You may also remember that the DH stated that industry would be ‘bringing the benefits' of telehealth to the masses, as well as admonishing us for having only a ‘slow' uptake of telehealth. All this on a background of trials, some of which show benefit, and some of which show harm.

It comes down to one thing - show us the evidence. Extraordinary claims demand it.

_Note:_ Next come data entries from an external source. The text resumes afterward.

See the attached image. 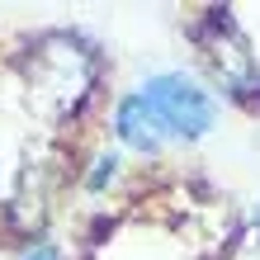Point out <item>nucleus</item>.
<instances>
[{
  "instance_id": "obj_1",
  "label": "nucleus",
  "mask_w": 260,
  "mask_h": 260,
  "mask_svg": "<svg viewBox=\"0 0 260 260\" xmlns=\"http://www.w3.org/2000/svg\"><path fill=\"white\" fill-rule=\"evenodd\" d=\"M142 100H147V109L161 118V128L175 133V137H199V133L213 128V118H218L213 100L194 81H185V76H151Z\"/></svg>"
},
{
  "instance_id": "obj_2",
  "label": "nucleus",
  "mask_w": 260,
  "mask_h": 260,
  "mask_svg": "<svg viewBox=\"0 0 260 260\" xmlns=\"http://www.w3.org/2000/svg\"><path fill=\"white\" fill-rule=\"evenodd\" d=\"M118 137L123 142H133V147H156L161 137H166V128H161V118L147 109V100L137 95V100H128L123 109H118Z\"/></svg>"
},
{
  "instance_id": "obj_3",
  "label": "nucleus",
  "mask_w": 260,
  "mask_h": 260,
  "mask_svg": "<svg viewBox=\"0 0 260 260\" xmlns=\"http://www.w3.org/2000/svg\"><path fill=\"white\" fill-rule=\"evenodd\" d=\"M24 260H57V251H52V246H34Z\"/></svg>"
}]
</instances>
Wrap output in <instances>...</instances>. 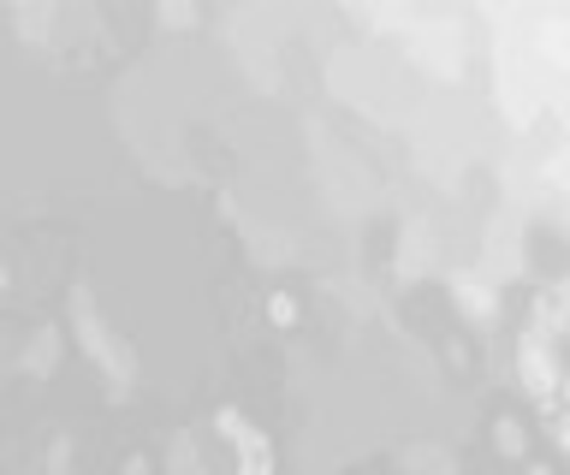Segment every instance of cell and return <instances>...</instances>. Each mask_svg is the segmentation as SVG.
<instances>
[{
    "label": "cell",
    "instance_id": "obj_4",
    "mask_svg": "<svg viewBox=\"0 0 570 475\" xmlns=\"http://www.w3.org/2000/svg\"><path fill=\"white\" fill-rule=\"evenodd\" d=\"M529 475H552V469H529Z\"/></svg>",
    "mask_w": 570,
    "mask_h": 475
},
{
    "label": "cell",
    "instance_id": "obj_2",
    "mask_svg": "<svg viewBox=\"0 0 570 475\" xmlns=\"http://www.w3.org/2000/svg\"><path fill=\"white\" fill-rule=\"evenodd\" d=\"M267 315H274L279 327H292V321H297V304H292V297H274V304H267Z\"/></svg>",
    "mask_w": 570,
    "mask_h": 475
},
{
    "label": "cell",
    "instance_id": "obj_1",
    "mask_svg": "<svg viewBox=\"0 0 570 475\" xmlns=\"http://www.w3.org/2000/svg\"><path fill=\"white\" fill-rule=\"evenodd\" d=\"M220 434L244 452L238 475H274V446H267V439H262L256 428H249V422H244L238 410H220Z\"/></svg>",
    "mask_w": 570,
    "mask_h": 475
},
{
    "label": "cell",
    "instance_id": "obj_3",
    "mask_svg": "<svg viewBox=\"0 0 570 475\" xmlns=\"http://www.w3.org/2000/svg\"><path fill=\"white\" fill-rule=\"evenodd\" d=\"M125 475H149V464H142V457H131V464H125Z\"/></svg>",
    "mask_w": 570,
    "mask_h": 475
}]
</instances>
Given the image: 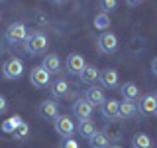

So now we have the set of results from the Whole System Demonstrator Trial published last week in the British Medical Journal.

Have the results provided us with the same certainty expressed by ministers? Not a bit of it. The patients were randomised by practice, not individually; the telehealth intervention was variable, though had some common denominators; it also included educational messages.

So what was actually being tested - and was it very different from the cheap and widely used telephone? I'm not clear that this was a clear test of telehealth, but of a variety of interventions.

So what are we to make of the mortality rate of 8% in the control group, and 5% in the intervention group? There was an initial rise in admissions in the intervention group followed by a statistically significant fall; 48% of the control group, versus 43% in the intervention group, had been admitted to hospital over the course of a year.

 The study failed to demonstrate that telehealth could reduce costs to secondary care; or reduce A&E or elective admissions as the DH claimed.

We need to ask more questions about if or how telehealth could be used; we also need to know where the DH is getting it's data from.